Kapplinger Jamie D, Giudicessi John R, Ye Dan, Tester David J, Callis Thomas E, Valdivia Carmen R, Makielski Jonathan C, Wilde Arthur A, Ackerman Michael J
From the Departments of Medicine (Division of Cardiovascular Diseases), Pediatrics (Division of Pediatric Cardiology), and Molecular Pharmacology and Experimental Therapeutics, Windland Smith Rice Sudden Death Genomics Laboratory, Mayo Clinic, Rochester, MN (J.D.K., J.R.G., D.Y., D.J.T., M.J.A.); Transgenomic Inc., New Haven, CT (T.E.C.); Division of Cardiovascular Medicine, Department of Medicine, University of Wisconsin, Madison (C.R.V., J.C.M.); Department of Cardiology, Heart Center, Academic Medical Center, University of Amsterdam, Amsterdam, The Netherlands (A.A.W.); and Princess Al-Jawhara Al-Brahim Centre of Excellence in Research of Hereditary Disorders, Jeddah, Kingdom of Saudi Arabia (A.A.W.).
Circ Cardiovasc Genet. 2015 Aug;8(4):582-95. doi: 10.1161/CIRCGENETICS.114.000831. Epub 2015 Apr 22.
A 2% to 5% background rate of rare SCN5A nonsynonymous single nucleotide variants (nsSNVs) among healthy individuals confounds clinical genetic testing. Therefore, the purpose of this study was to enhance interpretation of SCN5A nsSNVs for clinical genetic testing using estimated predictive values derived from protein-topology and 7 in silico tools.
Seven in silico tools were used to assign pathogenic/benign status to nsSNVs from 2888 long-QT syndrome cases, 2111 Brugada syndrome cases, and 8975 controls. Estimated predictive values were determined for each tool across the entire SCN5A-encoded Na(v)1.5 channel as well as for specific topographical regions. In addition, the in silico tools were assessed for their ability to correlate with cellular electrophysiology studies. In long-QT syndrome, transmembrane segments S3-S5+S6 and the DIII/DIV linker region were associated with high probability of pathogenicity. For Brugada syndrome, only the transmembrane spanning domains had a high probability of pathogenicity. Although individual tools distinguished case- and control-derived SCN5A nsSNVs, the composite use of multiple tools resulted in the greatest enhancement of interpretation. The use of the composite score allowed for enhanced interpretation for nsSNVs outside of the topological regions that intrinsically had a high probability of pathogenicity, as well as within the transmembrane spanning domains for Brugada syndrome nsSNVs.

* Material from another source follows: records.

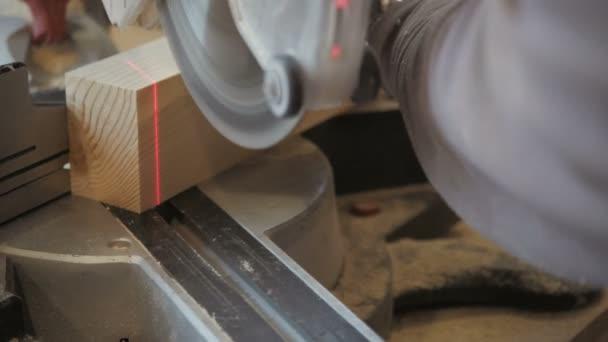 Closeup Carpenter řezání prkno dřeva od okružní pila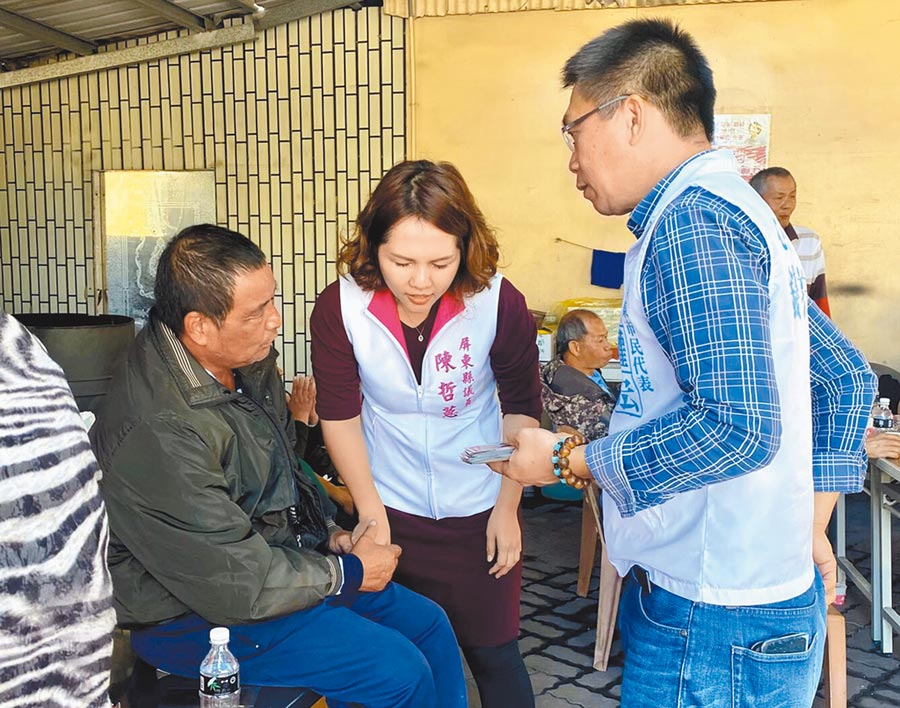 面對五花八門選民服務,屏東縣議員陳哲蕙(中)傾聽民意,努力完成對方需求。(林和生攝)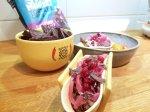 Carnitas på älg med picklad rödlök, lingon och krossade blåmajschips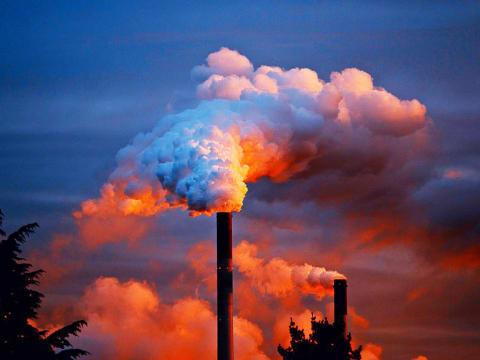 Négyszereződött a szén-dioxid-kvótapiaci ára két év alatt   ClimeNews - Hírportál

We have used a large case/control study to identify regions of Na(v)1.5 associated with a high probability of pathogenicity. Although topology alone would leave the variants outside these identified regions in genetic purgatory, the synergistic use of multiple in silico tools may help promote or demote a variant's pathogenic status.

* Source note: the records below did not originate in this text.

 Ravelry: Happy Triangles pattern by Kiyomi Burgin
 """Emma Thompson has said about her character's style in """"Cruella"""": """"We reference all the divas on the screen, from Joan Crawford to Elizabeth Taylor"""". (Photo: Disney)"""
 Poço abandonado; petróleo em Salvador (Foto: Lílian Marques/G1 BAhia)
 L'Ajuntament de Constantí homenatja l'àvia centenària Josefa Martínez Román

健康个体中罕见的SCN5A非同义单核苷酸变异(nsSNV)的背景发生率为2%至5%,这给临床基因检测带来了困扰。因此,本研究的目的是利用从蛋白质拓扑结构和7种计算机模拟工具得出的估计预测值,加强对SCN5A nsSNV的解读,以用于临床基因检测。
使用7种计算机模拟工具对来自2888例长QT综合征病例、2111例Brugada综合征病例和8975例对照的nsSNV进行致病性/良性状态分类。确定了每种工具在整个SCN5A编码的Na(v)1.5通道以及特定拓扑区域的估计预测值。此外,还评估了这些计算机模拟工具与细胞电生理学研究的相关性。在长QT综合征中,跨膜片段S3 - S5 + S6和DIII/DIV连接区与致病性的高概率相关。对于Brugada综合征,只有跨膜结构域具有高致病性概率。虽然单个工具能够区分病例和对照来源的SCN5A nsSNV,但多种工具的综合使用能最大程度地加强解读。综合评分的使用有助于对拓扑区域之外本质上具有高致病性概率的nsSNV进行增强解读,以及对Brugada综合征nsSNV的跨膜结构域内的情况进行增强解读。
我们通过一项大型病例/对照研究,确定了与高致病性概率相关的Na(v)1.5区域。尽管仅靠拓扑结构会使这些已确定区域之外的变异处于基因困境中,但多种计算机模拟工具的协同使用可能有助于提升或降低变异的致病状态。